March 5, 2025
The Long Postbiblical History of “Judea and Samaria”
By PhilologosThe controversial terms, unlike “West Bank,” were in common use until 1948.
There are presently two separate congressional initiatives regarding the largely hilly countryside west of the Jordan River, and south and north of Jerusalem, that was part of the kingdom of Jordan from 1950 to 1967 and owes to it its name of “the West Bank.” The first of these, introduced last month by the Arkansas senator Tom Cotton and the New York congresswoman Claudia Tenney, both Republicans, would require all official United States documents to replace “the West Bank” with “Judea and Samaria.” (Tenney originally proposed a similar bill a year ago that was never brought to a vote.) A second more modest move comes from Florida congressman Brian Mast, the Republican chairman of the House Foreign Affairs Committee, and would render “Judea” and “Samaria” compulsory only for the committee’s Republican staff members.
Disputes over place names are typical of international conflicts involving issues of sovereignty, national identity, and national pride. If President Trump wants to rename the Gulf of Mexico “the Gulf of America,” he is doing nothing that Arab countries haven’t done for decades in referring to the Persian Gulf as “the Arabian Gulf,” while if the French had won their 18th-century colonial wars with the English, America would be known as Nouvelle France.

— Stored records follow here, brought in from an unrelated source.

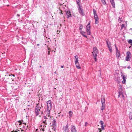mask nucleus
Returning <instances> with one entry per match:
<instances>
[{
  "mask_svg": "<svg viewBox=\"0 0 132 132\" xmlns=\"http://www.w3.org/2000/svg\"><path fill=\"white\" fill-rule=\"evenodd\" d=\"M42 103L39 104L37 103L36 106L35 107V112L36 116L39 115H42L43 113V106Z\"/></svg>",
  "mask_w": 132,
  "mask_h": 132,
  "instance_id": "nucleus-1",
  "label": "nucleus"
},
{
  "mask_svg": "<svg viewBox=\"0 0 132 132\" xmlns=\"http://www.w3.org/2000/svg\"><path fill=\"white\" fill-rule=\"evenodd\" d=\"M47 111H45V113H46L48 115L50 114V111L51 110L52 106L51 101L49 100L47 102Z\"/></svg>",
  "mask_w": 132,
  "mask_h": 132,
  "instance_id": "nucleus-2",
  "label": "nucleus"
},
{
  "mask_svg": "<svg viewBox=\"0 0 132 132\" xmlns=\"http://www.w3.org/2000/svg\"><path fill=\"white\" fill-rule=\"evenodd\" d=\"M98 53V51L96 47L93 48V51L92 52L93 56L94 58L95 61H97V54Z\"/></svg>",
  "mask_w": 132,
  "mask_h": 132,
  "instance_id": "nucleus-3",
  "label": "nucleus"
},
{
  "mask_svg": "<svg viewBox=\"0 0 132 132\" xmlns=\"http://www.w3.org/2000/svg\"><path fill=\"white\" fill-rule=\"evenodd\" d=\"M118 93L119 94L118 96V97H119L121 95L122 97H123L124 95L122 94V86L121 85H118Z\"/></svg>",
  "mask_w": 132,
  "mask_h": 132,
  "instance_id": "nucleus-4",
  "label": "nucleus"
},
{
  "mask_svg": "<svg viewBox=\"0 0 132 132\" xmlns=\"http://www.w3.org/2000/svg\"><path fill=\"white\" fill-rule=\"evenodd\" d=\"M90 22L86 26V31L88 35H90Z\"/></svg>",
  "mask_w": 132,
  "mask_h": 132,
  "instance_id": "nucleus-5",
  "label": "nucleus"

The question of “Judea and Samaria” vs. “the West Bank” might seem just one more such bone of contention were it not for the extremely long history that bears on it and the ignorance, even on the part of those who should be most eager to invoke it, of what this history tells us.
Two narratives clash here. One is that of the world’s governments, diplomats, and media. Although, they maintain, Judea and Samaria—Hebrew Yehudah and Shomron—are what the Bible calls the hill country around Jerusalem, and what Israel has officially called it since conquering it in 1967, these names were previously used only rarely outside their biblical context and never had international acceptance. Since the 1948–49 Arab-Israeli war that ended with the area in the hands of Jordan’s Arab Legion, “the West Bank,” al-Daffa al-Gharbiyeh in Arabic (generally shortened to ad-Daffa, “the Bank,” in colloquial speech), has been its internationally recognized designation. The Israeli-led campaign to revive and impose the terms “Judea” and “Samaria” is an attempt to biblicize geographic nomenclature as part of Israel’s claim to land that does not belong to it.